Feature request to MSLA manufacturers: selective per-layer exposure to reinforce supports (I already contacted Elegoo and Anycubic)

Hi everyone,

I recently sent a feature proposal to both Elegoo and Anycubic, and I think this is the kind of improvement that only gets traction if more users ask for it publicly.

The problem (current MSLA limitation)

In MSLA/LCD printers, every layer is exposed once with a single mask and a single exposure time. This forces a bad trade-off:

  • Increase exposure → supports get stronger, fewer failures

  • Increase exposure → surface quality and fine details get worse due to overcure

In practice, supports are the main mechanical failure point, so users overexpose globally and sacrifice quality where it is not needed.


The proposal (firmware + slicer, no hardware changes)

Allow two exposures at the same Z height, using different masks:

  1. Primary exposure

    • Mask: model + supports

    • Time: optimized for surface detail and dimensional accuracy

  2. Secondary exposure (structural pass)

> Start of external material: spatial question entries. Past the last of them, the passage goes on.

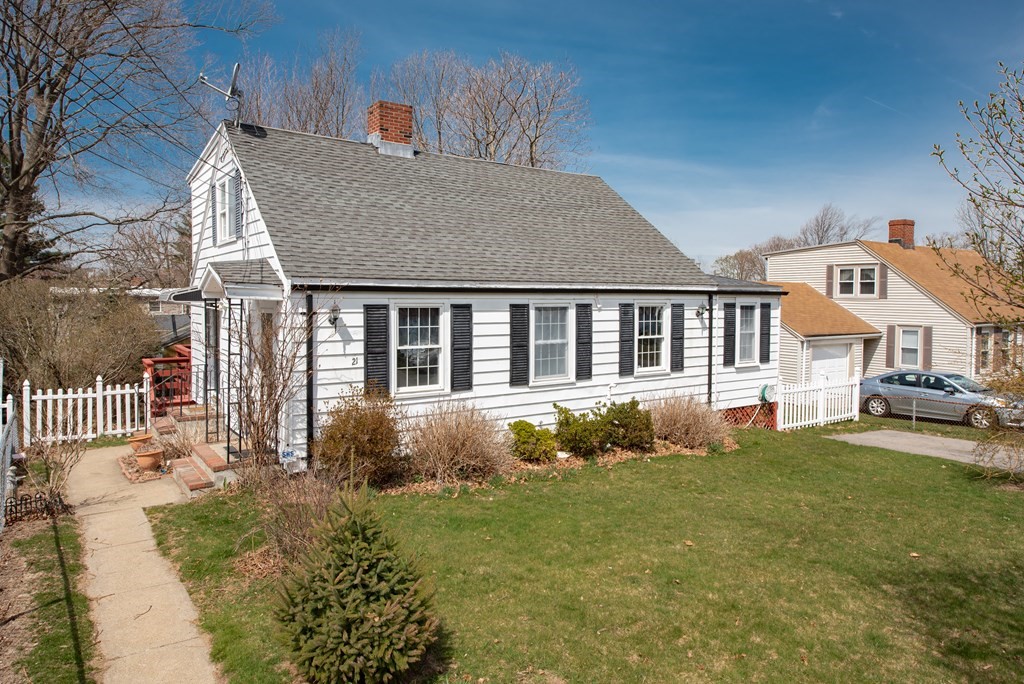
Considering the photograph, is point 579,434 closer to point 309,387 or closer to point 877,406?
point 309,387

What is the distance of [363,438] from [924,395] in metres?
18.7

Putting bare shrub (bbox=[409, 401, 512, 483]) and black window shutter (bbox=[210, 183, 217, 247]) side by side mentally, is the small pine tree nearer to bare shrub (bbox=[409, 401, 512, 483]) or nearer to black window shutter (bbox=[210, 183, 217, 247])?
bare shrub (bbox=[409, 401, 512, 483])

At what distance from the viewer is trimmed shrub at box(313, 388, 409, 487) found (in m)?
9.52

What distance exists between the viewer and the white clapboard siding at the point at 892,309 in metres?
24.5

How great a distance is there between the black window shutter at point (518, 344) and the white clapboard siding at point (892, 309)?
1873 cm

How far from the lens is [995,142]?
4.80 metres

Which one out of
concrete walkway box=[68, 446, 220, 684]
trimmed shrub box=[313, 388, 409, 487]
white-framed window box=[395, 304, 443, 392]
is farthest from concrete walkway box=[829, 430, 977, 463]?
concrete walkway box=[68, 446, 220, 684]

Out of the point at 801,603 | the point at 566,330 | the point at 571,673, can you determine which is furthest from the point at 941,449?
the point at 571,673

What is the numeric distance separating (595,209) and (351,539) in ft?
45.1

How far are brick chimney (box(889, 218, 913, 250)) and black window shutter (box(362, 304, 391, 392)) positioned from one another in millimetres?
27499

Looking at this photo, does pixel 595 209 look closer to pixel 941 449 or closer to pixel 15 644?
pixel 941 449

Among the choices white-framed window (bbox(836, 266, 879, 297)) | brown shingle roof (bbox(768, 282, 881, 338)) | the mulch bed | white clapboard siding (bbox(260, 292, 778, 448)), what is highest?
white-framed window (bbox(836, 266, 879, 297))

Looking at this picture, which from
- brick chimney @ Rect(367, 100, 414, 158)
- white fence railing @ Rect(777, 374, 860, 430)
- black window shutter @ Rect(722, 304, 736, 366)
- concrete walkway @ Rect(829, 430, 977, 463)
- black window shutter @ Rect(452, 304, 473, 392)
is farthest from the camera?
white fence railing @ Rect(777, 374, 860, 430)

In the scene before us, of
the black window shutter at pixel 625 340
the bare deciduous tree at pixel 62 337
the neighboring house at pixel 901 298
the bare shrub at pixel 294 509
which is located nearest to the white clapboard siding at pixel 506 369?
the black window shutter at pixel 625 340
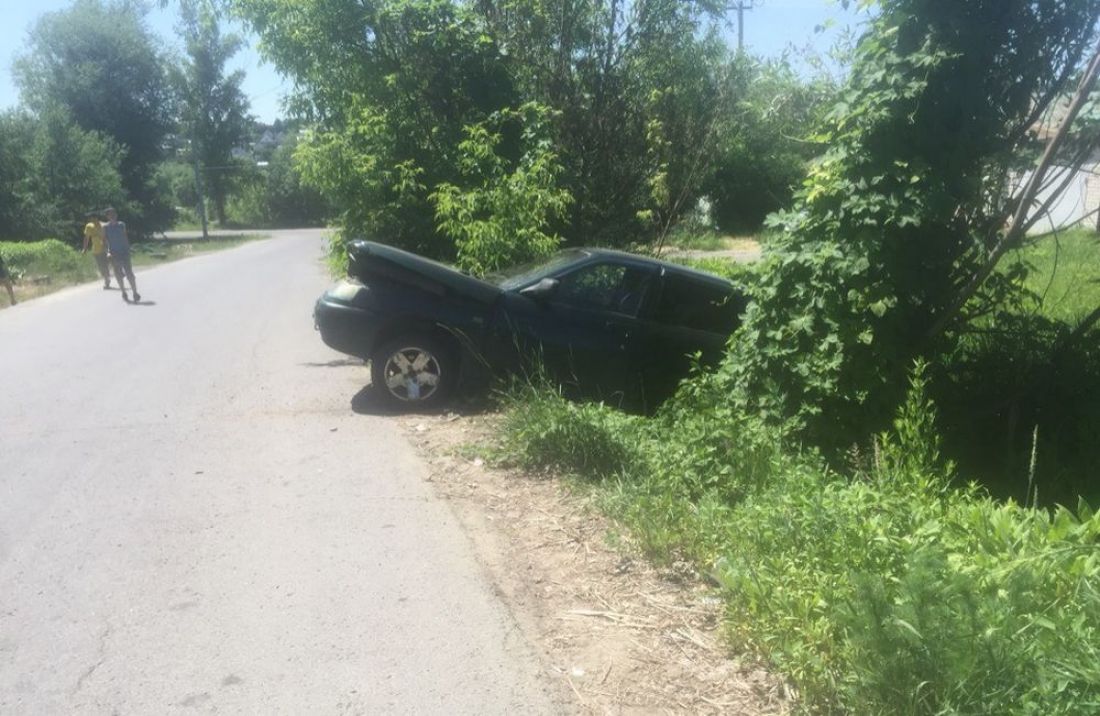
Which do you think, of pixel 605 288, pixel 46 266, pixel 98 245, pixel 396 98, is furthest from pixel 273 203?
pixel 605 288

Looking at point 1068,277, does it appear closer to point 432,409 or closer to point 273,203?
point 432,409

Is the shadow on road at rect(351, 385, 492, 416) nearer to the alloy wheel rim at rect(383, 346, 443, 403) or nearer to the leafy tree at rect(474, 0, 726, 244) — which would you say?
the alloy wheel rim at rect(383, 346, 443, 403)

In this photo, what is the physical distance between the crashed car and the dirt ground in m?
1.98

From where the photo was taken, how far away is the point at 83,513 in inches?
250

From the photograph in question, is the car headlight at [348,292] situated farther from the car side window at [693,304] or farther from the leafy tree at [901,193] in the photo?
the leafy tree at [901,193]

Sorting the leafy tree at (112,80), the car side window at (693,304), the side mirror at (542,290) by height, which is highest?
the leafy tree at (112,80)

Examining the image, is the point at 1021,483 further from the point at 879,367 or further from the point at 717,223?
the point at 717,223

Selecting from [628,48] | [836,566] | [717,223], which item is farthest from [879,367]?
[717,223]

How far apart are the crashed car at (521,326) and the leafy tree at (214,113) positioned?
54.8 metres

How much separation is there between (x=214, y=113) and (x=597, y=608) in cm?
7658

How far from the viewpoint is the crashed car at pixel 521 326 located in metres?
8.80

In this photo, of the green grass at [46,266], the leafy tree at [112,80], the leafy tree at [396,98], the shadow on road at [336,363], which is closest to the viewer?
the shadow on road at [336,363]

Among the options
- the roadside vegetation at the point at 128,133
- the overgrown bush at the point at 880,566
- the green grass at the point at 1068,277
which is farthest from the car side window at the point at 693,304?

    • Mask: supports and/or low-detail regions of the model

    • Time: short extra exposure to increase mechanical strength

No Z movement between the two exposures.

This does not require grayscale, new screens, or new optics. LCD panels already support arbitrary masks. The slicer already knows what geometry is support vs model. The missing piece is firmware support for multiple exposures per layer.


Why this matters

  • Stronger supports without sacrificing model surface quality

  • Fewer partial failures and delamination, especially on heavy or suction-prone prints

  • Less need to “overcook” the entire model just to keep supports alive

  • Much better reliability for difficult resins (e.g. brittle or castable resins)


Trade-offs

  • Slightly longer print times

  • More firmware/slicer complexity

  • Should be an optional advanced feature, not default behavior


Why more people should ask for this

Manufacturers rarely prioritize firmware features unless they see repeated demand from users. This is a high-impact, low-cost improvement because it does not require any hardware changes. If more people request this kind of feature, it becomes harder for vendors to ignore.

If you think MSLA printing still fails too often because of supports and peel forces, consider requesting similar features from your printer manufacturer. Even if the exact implementation differs, the core idea - separating “structural exposure” from “detail exposure” - is a meaningful step forward for consumer resin printers.

I already sent this suggestion to Elegoo and Anycubic. If others do the same, the probability of this becoming a real feature goes way up.